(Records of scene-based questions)
= = = = =

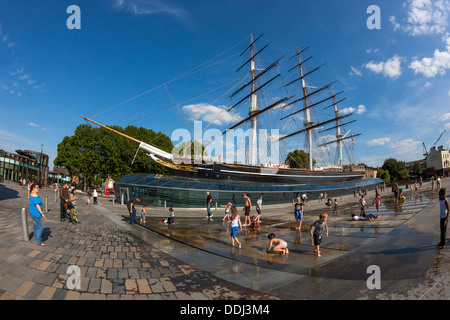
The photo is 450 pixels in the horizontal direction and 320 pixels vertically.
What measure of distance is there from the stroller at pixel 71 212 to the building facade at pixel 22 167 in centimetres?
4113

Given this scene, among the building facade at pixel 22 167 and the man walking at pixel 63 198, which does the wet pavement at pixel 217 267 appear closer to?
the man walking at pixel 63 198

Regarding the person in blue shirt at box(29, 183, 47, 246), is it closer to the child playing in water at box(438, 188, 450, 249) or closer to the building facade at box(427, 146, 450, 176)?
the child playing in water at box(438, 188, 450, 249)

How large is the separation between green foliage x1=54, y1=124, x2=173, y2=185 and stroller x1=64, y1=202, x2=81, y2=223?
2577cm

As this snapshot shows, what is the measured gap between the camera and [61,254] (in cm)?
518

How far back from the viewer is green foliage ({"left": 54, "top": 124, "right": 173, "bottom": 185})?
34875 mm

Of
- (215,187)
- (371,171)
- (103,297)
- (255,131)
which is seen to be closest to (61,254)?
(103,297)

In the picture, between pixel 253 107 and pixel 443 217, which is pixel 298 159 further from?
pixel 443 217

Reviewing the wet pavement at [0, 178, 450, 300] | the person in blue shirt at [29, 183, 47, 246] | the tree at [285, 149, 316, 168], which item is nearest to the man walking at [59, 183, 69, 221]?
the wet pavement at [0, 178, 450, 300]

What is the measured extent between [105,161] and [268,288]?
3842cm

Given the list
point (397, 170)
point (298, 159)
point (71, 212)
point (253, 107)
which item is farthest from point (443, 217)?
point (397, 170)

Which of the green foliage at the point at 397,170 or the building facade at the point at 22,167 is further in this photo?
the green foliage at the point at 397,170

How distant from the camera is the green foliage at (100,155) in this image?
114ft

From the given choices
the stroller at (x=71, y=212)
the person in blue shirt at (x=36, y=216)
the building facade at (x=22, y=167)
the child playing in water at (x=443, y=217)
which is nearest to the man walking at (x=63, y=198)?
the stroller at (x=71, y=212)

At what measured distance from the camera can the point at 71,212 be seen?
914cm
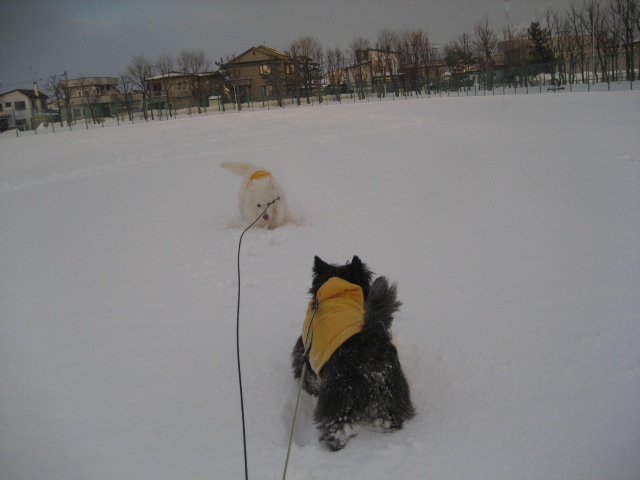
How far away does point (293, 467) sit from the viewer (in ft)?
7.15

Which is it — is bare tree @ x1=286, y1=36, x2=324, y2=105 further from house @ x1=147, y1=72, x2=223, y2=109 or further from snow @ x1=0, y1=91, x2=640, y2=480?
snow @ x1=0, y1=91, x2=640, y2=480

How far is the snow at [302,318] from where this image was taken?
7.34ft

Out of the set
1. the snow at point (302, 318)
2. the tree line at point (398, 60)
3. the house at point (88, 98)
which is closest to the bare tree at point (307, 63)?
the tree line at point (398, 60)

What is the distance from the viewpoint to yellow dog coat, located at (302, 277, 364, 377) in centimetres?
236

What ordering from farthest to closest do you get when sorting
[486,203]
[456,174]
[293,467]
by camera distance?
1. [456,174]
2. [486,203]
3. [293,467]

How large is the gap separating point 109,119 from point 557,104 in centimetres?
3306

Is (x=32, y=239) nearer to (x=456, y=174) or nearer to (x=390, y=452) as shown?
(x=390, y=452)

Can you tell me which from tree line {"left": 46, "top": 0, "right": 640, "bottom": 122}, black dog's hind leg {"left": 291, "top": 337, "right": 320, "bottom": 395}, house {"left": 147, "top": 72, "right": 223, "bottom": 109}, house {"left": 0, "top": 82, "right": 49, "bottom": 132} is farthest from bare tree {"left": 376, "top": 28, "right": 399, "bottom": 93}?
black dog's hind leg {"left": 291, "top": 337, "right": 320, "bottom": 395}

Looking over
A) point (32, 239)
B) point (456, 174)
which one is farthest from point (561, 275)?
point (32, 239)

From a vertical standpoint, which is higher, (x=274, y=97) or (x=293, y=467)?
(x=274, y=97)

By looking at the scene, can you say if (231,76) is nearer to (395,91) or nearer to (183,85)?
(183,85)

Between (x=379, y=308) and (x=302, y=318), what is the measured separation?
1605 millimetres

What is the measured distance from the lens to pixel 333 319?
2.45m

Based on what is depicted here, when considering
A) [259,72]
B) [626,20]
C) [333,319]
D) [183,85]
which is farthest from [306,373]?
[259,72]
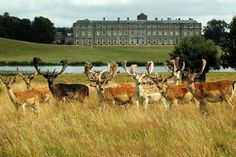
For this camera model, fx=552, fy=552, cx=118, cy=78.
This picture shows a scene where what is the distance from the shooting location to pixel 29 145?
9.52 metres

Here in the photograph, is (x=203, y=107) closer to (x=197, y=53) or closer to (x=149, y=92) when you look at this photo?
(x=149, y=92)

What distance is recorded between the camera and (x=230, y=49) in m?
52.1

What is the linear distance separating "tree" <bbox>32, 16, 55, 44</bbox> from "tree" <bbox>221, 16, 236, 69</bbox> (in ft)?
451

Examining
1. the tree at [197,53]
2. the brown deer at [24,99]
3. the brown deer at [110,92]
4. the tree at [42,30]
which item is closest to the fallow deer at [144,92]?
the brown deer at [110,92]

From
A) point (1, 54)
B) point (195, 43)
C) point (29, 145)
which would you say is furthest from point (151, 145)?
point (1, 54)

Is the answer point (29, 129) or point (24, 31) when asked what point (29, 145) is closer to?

= = = = =

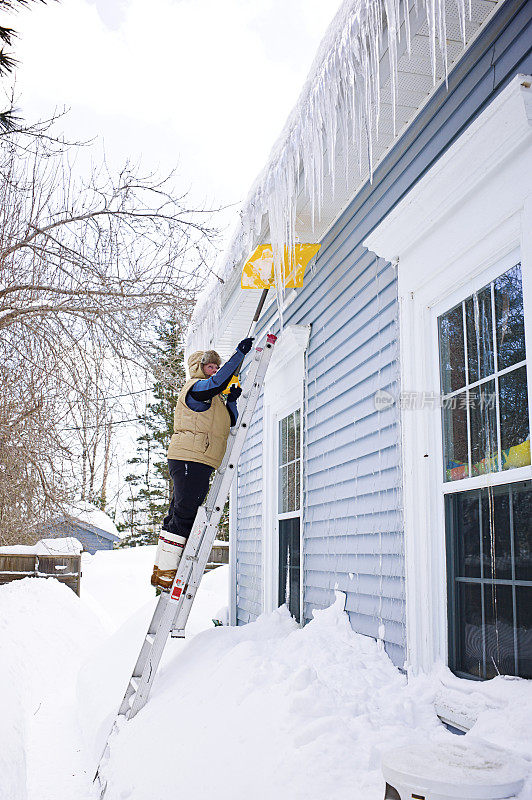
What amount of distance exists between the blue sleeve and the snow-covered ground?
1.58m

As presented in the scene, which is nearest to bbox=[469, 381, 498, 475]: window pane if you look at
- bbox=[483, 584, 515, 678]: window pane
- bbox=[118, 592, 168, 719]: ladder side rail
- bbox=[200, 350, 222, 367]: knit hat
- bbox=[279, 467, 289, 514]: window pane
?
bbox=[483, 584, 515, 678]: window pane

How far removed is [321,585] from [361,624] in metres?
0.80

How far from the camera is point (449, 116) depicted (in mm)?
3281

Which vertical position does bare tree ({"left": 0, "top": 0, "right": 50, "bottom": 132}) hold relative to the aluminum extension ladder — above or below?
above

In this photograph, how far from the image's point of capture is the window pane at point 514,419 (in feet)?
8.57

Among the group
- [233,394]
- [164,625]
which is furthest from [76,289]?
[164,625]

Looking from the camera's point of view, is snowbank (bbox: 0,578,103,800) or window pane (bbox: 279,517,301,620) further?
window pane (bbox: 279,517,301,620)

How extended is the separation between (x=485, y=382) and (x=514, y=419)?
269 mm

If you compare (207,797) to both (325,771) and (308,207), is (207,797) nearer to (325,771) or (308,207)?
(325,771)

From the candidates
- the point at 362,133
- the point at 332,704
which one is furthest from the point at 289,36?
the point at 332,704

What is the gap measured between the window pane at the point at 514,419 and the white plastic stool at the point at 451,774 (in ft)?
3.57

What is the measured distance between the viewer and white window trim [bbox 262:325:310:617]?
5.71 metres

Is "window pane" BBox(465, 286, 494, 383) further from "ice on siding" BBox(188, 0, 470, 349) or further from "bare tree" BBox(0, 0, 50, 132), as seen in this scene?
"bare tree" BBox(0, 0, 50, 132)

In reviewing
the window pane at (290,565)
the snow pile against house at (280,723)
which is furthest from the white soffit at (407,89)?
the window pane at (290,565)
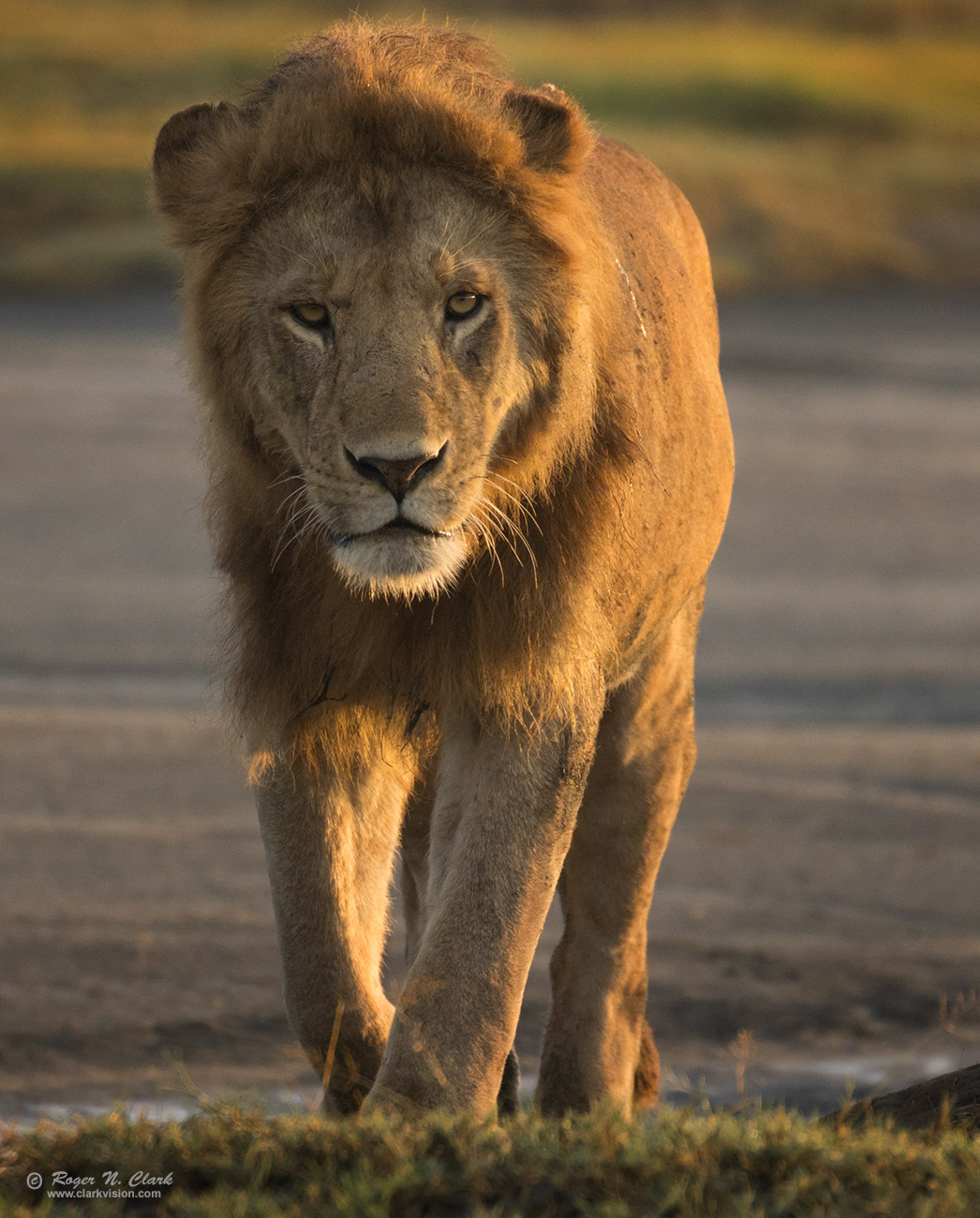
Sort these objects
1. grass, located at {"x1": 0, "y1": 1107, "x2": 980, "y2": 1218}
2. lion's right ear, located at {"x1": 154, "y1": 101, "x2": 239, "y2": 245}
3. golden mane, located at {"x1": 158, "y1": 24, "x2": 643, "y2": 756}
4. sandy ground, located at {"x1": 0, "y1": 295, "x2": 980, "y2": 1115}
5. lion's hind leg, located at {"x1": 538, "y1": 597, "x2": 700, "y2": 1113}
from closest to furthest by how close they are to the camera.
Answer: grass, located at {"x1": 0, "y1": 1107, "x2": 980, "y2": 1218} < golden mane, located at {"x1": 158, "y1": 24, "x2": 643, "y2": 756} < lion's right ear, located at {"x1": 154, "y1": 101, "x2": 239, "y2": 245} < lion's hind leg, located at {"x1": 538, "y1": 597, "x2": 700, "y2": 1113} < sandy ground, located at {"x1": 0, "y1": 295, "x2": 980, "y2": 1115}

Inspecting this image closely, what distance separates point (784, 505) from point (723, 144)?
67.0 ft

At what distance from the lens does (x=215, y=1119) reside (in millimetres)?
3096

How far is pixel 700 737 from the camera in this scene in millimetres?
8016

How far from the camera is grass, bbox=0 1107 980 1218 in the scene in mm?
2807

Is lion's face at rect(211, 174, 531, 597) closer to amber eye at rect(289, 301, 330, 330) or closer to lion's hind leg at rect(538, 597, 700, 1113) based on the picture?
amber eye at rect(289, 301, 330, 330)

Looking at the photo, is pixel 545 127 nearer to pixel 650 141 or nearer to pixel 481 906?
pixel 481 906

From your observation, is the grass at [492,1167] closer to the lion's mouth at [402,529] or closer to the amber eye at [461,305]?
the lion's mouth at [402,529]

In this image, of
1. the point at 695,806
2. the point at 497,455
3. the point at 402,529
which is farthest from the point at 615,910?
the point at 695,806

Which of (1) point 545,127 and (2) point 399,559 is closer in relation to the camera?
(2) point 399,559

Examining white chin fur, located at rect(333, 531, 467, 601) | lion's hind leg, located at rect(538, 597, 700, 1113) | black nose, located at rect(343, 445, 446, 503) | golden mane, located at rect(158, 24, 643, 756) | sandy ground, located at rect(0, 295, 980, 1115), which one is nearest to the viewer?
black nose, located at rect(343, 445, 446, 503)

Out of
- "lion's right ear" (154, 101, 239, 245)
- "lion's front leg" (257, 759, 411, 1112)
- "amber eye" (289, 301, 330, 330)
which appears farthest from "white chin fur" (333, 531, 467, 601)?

= = = = =

Locate each line in the items above that contains the word "pavement", and copy every such line in full.

Given this scene, among the building facade at pixel 22 167 and the man walking at pixel 63 198, which does the wet pavement at pixel 217 267 appear closer to?
Reviewing the wet pavement at [0, 178, 450, 300] | the person in blue shirt at [29, 183, 47, 246] | the tree at [285, 149, 316, 168], which item is nearest to the man walking at [59, 183, 69, 221]?
the wet pavement at [0, 178, 450, 300]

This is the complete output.